Max Bennett is Ukiah's partner. A millionaire, Max became an investigator specializing in finding missing persons after his wife disappeared.

Indigo Zheng is an FBI agent and Ukiah's girlfriend.

Prime was one of the alien Ontongard, but because of a mutation, he was not part of the hive mind.

Coyote, as Prime's Get, continued the war against the Ontongard, eventually taking human shape. 

Rennie Shaw was Coyote's first Get, and is the leader of the Pack as a whole, and the Dog Warriors in particular. He was a soldier in the Civil War, and Coyote discovered him trapped under a horse and dying.

Hex is the Ontongard on Earth.

Kittaning is Ukiah's son.

Samual Anne Killington is a Pendleton, Oregon-based private investigator whom Ukiah and Max meet while investigating the disappearance of Alicia Kraynak.

Mom Jo and Mom Lara are Ukiah's adoptive lesbian mothers.

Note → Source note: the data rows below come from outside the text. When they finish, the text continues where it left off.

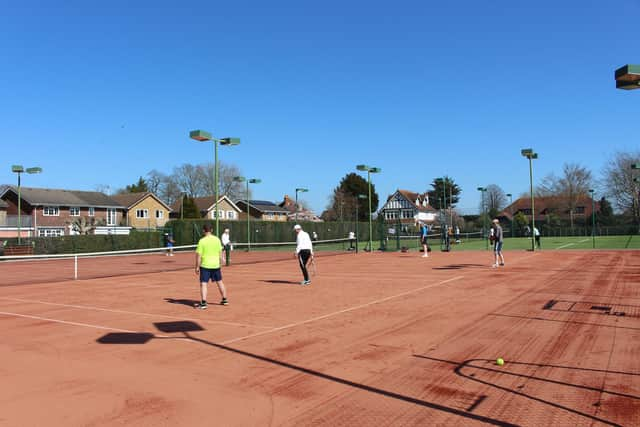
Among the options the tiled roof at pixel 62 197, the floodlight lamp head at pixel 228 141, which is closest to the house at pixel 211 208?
the tiled roof at pixel 62 197

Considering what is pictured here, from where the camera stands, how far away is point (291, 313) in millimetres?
9758

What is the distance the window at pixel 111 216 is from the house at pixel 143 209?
5.09 ft

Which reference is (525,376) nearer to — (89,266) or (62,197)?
(89,266)

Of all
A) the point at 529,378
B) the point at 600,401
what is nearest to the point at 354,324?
the point at 529,378

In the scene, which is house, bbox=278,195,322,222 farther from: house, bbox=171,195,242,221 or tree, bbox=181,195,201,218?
tree, bbox=181,195,201,218

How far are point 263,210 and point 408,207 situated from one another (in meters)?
27.7

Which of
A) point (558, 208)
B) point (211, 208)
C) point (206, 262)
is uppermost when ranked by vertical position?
point (211, 208)

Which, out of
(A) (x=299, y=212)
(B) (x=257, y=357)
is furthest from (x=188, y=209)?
(B) (x=257, y=357)

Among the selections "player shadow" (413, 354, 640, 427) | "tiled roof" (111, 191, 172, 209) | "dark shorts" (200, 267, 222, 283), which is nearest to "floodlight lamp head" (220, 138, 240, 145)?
"dark shorts" (200, 267, 222, 283)

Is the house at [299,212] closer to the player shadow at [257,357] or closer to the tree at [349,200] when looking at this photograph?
the tree at [349,200]

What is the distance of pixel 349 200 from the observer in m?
84.5

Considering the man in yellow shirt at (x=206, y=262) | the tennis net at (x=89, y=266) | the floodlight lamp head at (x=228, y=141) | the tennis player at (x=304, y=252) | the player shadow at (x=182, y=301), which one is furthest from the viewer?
the floodlight lamp head at (x=228, y=141)

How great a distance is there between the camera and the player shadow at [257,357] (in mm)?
4449

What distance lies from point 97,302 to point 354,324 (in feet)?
22.3
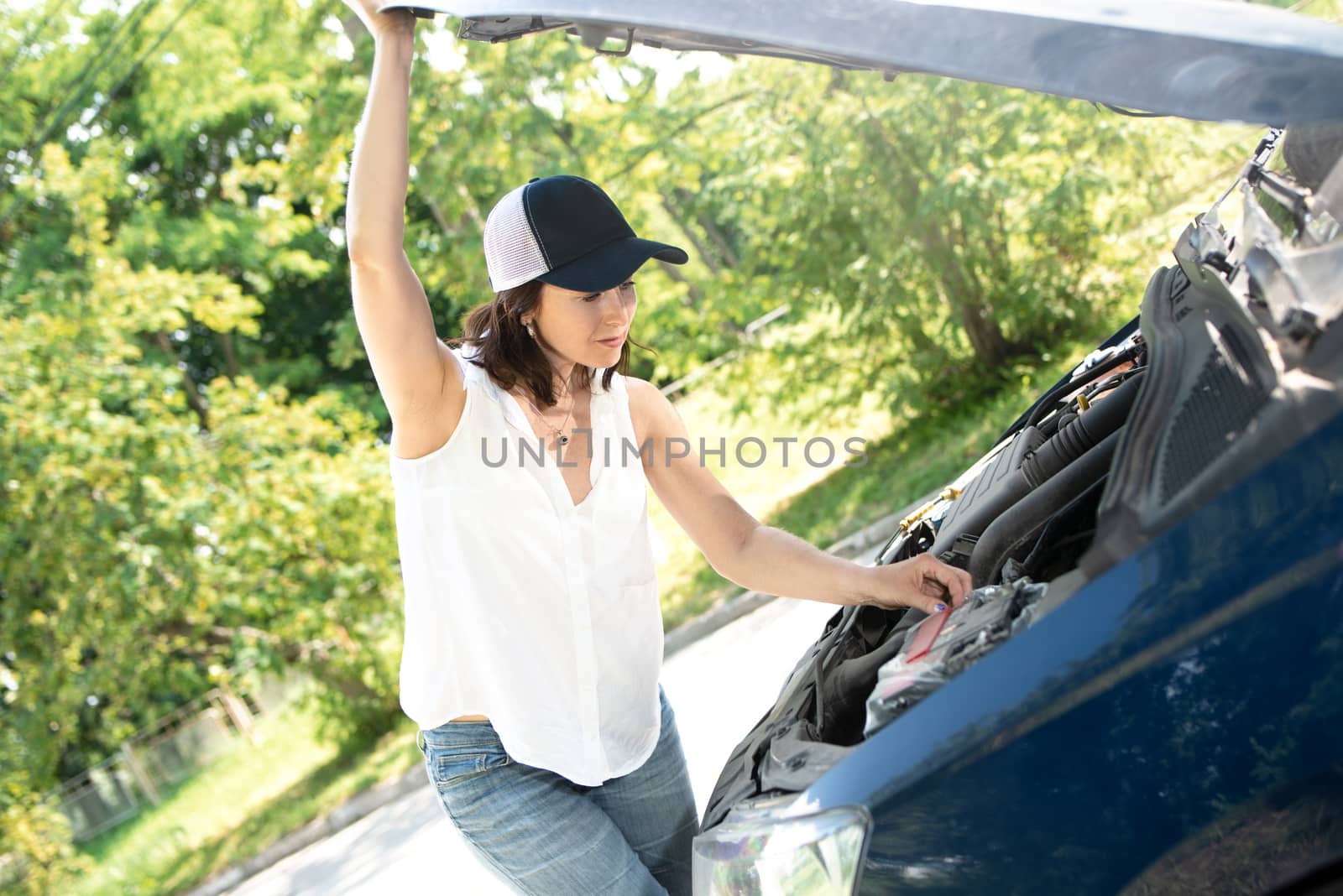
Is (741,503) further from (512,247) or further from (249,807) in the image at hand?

They also have a daughter named Callie.

Raymond Kraynak, a homicide detective and a friend of Max's from the Gulf War.

Magic Boy was the original breeder created by Prime. 

Jesse Kicking Deer is an old man by the time Ukiah meets him.

Zoey Kicking Deer, Ukiah's young (and distant) cousin, is the first to believe he is Magic Boy.

Jared Kicking Deer is the sheriff of Pendleton and Zoe's older brother.

Cassidy Kicking Deer is Ukiah's distant cousin and the owner of a hardware store. 

Atticus Steele is Ukiah's brother.

Hikaru Takahashi is Atticus's partner and lover.

Kyle Johnson is the third member of Atticus's team.